Le clou de la cérémonie de mise en place officielle du FSD aura été incontestablement le discours tant attendu du Président de l’URD, honorable Soumaïla  Cissé, Chef de file de l’opposition politique.

D’entrée de jeu, il a soutenu que : « le FSD est un appel à la liberté et un ouvrage de combat de résistance contre l’ignominie, l’indignité, l’insécurité, la précarité, la duplicité, et la trahison ». Selon Soumi champion, ce front « est une flamme.

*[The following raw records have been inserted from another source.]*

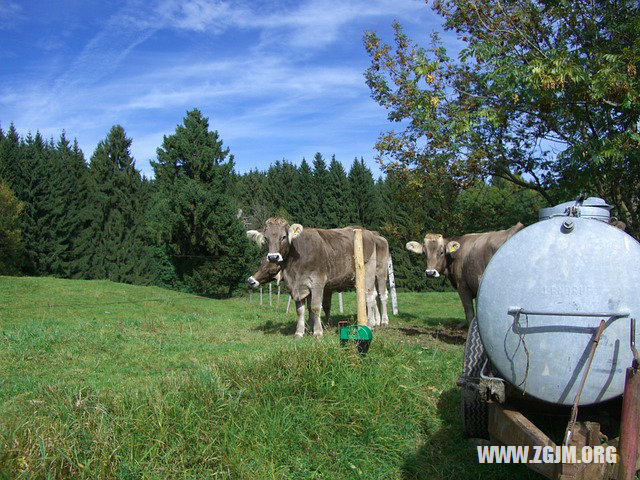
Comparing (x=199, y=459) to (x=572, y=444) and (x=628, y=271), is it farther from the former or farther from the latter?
(x=628, y=271)

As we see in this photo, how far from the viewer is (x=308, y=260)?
Result: 34.3 ft

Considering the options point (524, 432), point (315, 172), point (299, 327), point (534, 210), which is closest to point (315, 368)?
point (524, 432)

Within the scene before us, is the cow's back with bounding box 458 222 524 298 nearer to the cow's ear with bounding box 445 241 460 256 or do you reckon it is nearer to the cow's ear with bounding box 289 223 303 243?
the cow's ear with bounding box 445 241 460 256

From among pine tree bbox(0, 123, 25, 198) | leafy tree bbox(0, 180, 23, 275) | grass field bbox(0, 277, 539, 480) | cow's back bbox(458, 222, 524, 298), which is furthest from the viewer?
pine tree bbox(0, 123, 25, 198)

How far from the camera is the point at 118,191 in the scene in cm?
4891

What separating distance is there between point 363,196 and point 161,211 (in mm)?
23374

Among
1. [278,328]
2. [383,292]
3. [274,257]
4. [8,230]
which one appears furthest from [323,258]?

Le Mali ne peut pas s’infliger à perpétuité des souffrances civiles, économiques, territoriales, encore moins accepter d’être impunément  dépecé  et écartelé ». Le député de Niafunké qui n’a jamais reconnu la réélection du Président IBK a poursuivi en affirmant  que depuis 2 mois « la démocratie malienne est piratée et manipulée  par un régime dont la légitimité est plus que jamais contestée tant au pays qu’à l’extérieur.  Le Chef de file de l’Opposition a précisé que « la République du Mali est menottée et emprisonnée par un pouvoir  dont les pratiques  autocratiques relèvent  du non-droit le plus terrifiant ». A l’en croire, « la nation se couvre d’un ridicule institutionnel  international que le président sorti de la machine à frauder entretient, avec une désinvolture coupable, par son absence de vision  et sa propension  à privilégier, avec outrance et dans le luxe, son destin  personnel et familial ».

 

Une patrie  sacrifiée et oppressée

Le président du parti de la « poignée de main »  a signalé que la patrie est « sacrifiée et oppressée par des violations des droits de l’homme, par des assassinats  ou des attaques meurtrières, des humiliations sociales et catégorielles, des montées de haine, des conflits intercommunautaires, des abus d’autorité, des lâchetés administratives et des compromissions mafieuses claniques ». Il a déploré que « durant les trois derniers mois, il y a  eu 58 attaques terroristes, 287 morts et plus de 5000 déplacés ». A cet effet, Soumaïla a demandé à l’assistance d’observer une minute de silence en la mémoire de toutes les victimes de la crise du nord. Le président de l’URD  a lancé que : «  Nous sommes des milliers, aucune crainte ne peut nous envahir. Notre Mali ne sera plus notre  Mali si nous courbons l’échine devant la loi taillée sur mesure pour et par une minorité prédatrice ». Pour lui, notre Mali ne sera plus le Mali si nous nous couchons devant  la perversion orchestrée de notre démocratie, devant le totalitarisme économique d’une minorité qui n’a d’obsession que son profit, devant la soumission de cette même classe dirigeante à des intérêts terroristes ou indépendantistes qui vont dépecer notre pays. Enfin, il a remercié le Cardinal de l’Eglise Catholique pour son implication personnelle des détenus politiques et pour son sens élevé de l’écoute.